1. Get a move on. Develop a daily habit of walking to limber up your body and sharpen you brain. Don’t want to walk? Try swimming, yoga or other flexible exercises. The amount of time you spend being active depends on your physical ability, so be sure to check with your doctor to get a recommendation.
2. Don’t fall for the myths. Don’t buy into the stereotype of the elderly as fragile and unsteady. Those are signs of inactivity that seniors can fight by staying involved and keeping active. Seniors are perfectly capable of running, biking, playing tennis and golf and even lifting weights. Exercise improves our memory, keeps us energetic and allows us to continue to live vital, healthy lives. Physical activity also curtails the chances of a fall that can lead to broken bones and a downhill health spiral.
3. Burn the calories. The more active we are, the more calories we can safely consume. Women 50 and older who are physically active can eat 2,000 calories a day; 1,800 for those somewhat active; and 1,600 daily for those not active. Men 50 and older who are physically active should devour no more than 2,800 calories a day; no more than 2,400 for those somewhat active; and 2,000 daily for those not active.

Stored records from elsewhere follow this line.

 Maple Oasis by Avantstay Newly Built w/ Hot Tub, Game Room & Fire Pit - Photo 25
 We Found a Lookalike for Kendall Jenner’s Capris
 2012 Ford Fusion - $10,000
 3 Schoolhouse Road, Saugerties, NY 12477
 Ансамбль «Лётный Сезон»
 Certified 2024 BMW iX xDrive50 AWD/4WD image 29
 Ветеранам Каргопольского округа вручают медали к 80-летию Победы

4. Don’t skip on meals. The biggest meal of the day should be lunch. Why? Because by dinner, some seniors are too tired to complete meals or have digestive issues that hamper sleep. And if eating big meals is unappetizing, consider consuming five or six small ones. Even if you’re not hungry, grab a little something to keep your blood sugar at a good level. A low blood sugar can cause dizziness.

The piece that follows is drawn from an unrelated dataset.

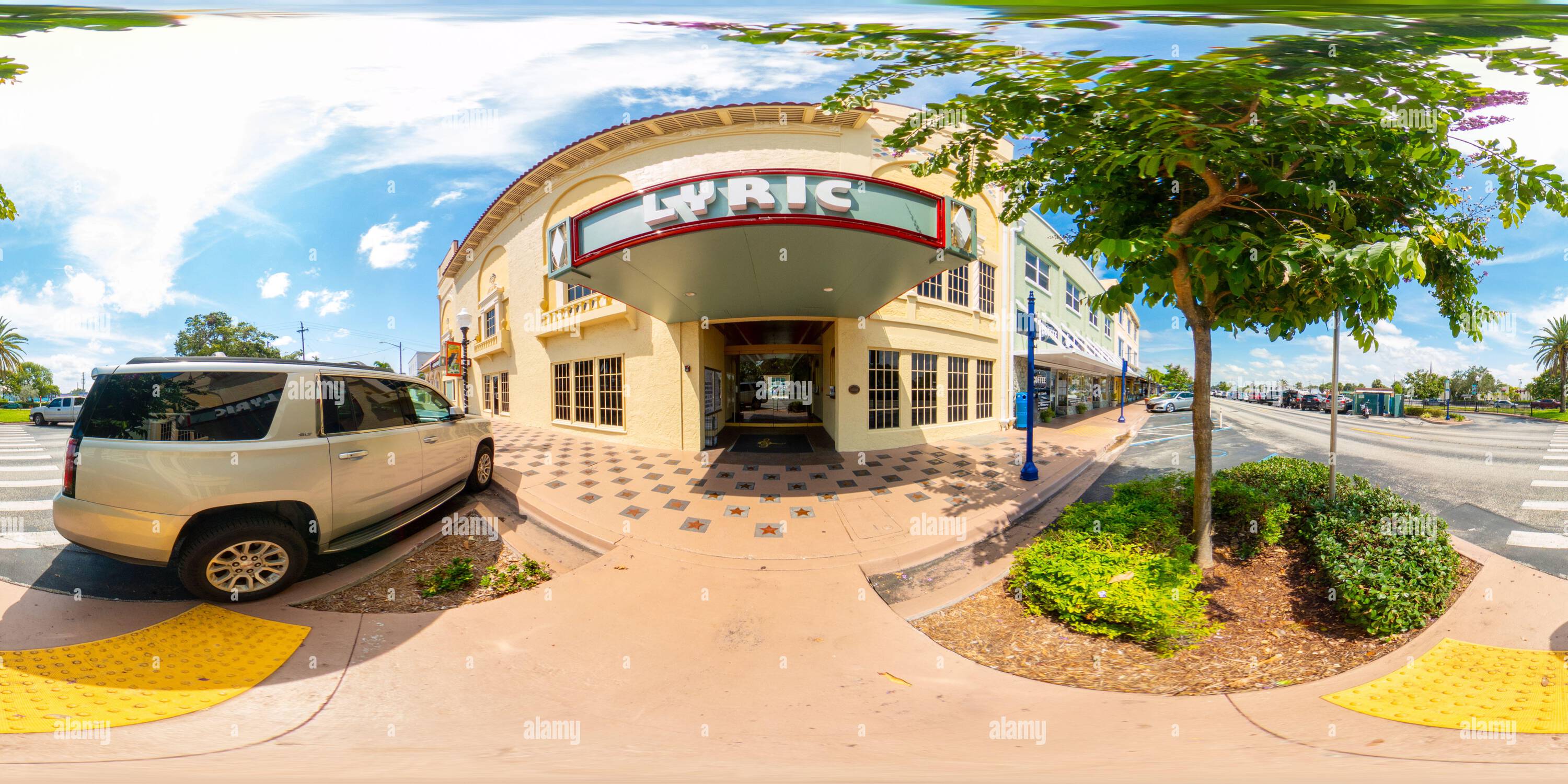 360 Grad Panorama Ansicht von Stuart, FL, USA - 1. Juli 2023: 360 rechteckiges Foto des Lyric Theater Stuart Florida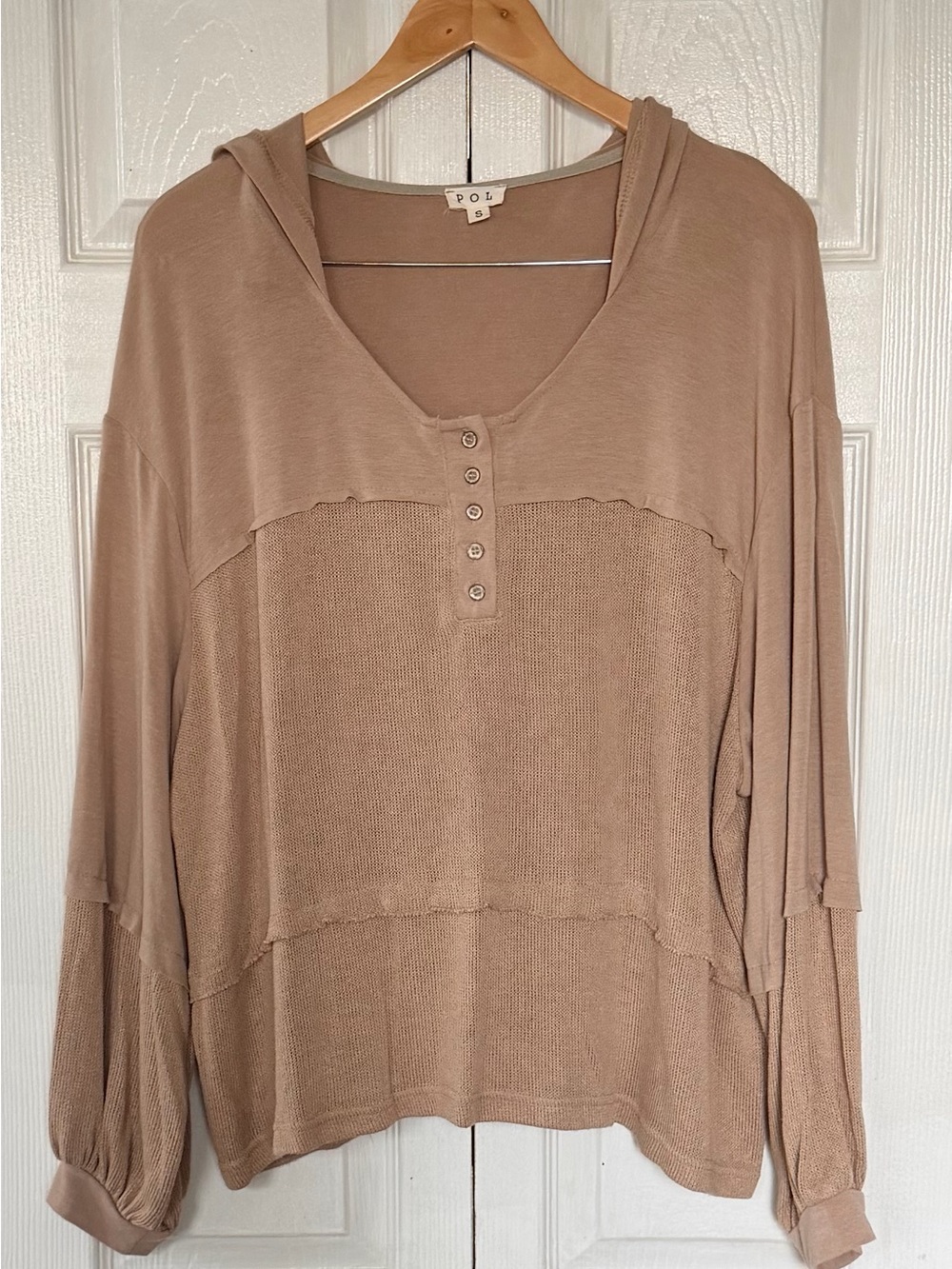POL Hooded Henley Pullover in Taupe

5. Mind the menu. Devour meals of fish, fruits, beans and nuts. These foods help digestive systems because they are filled with vitamins, minerals and enzymes. They also lower high blood pressure and the risk of heart disease. Only consume red meat in small portions.
6. Video games. A new way to keep a move on in your own home, motion gaming involves interactive video games that get you on your feet and your arms in the air. Also known as “exergames,” these video games help with coordination, balance and strength, loneliness and depression — and they impress the grandchildren.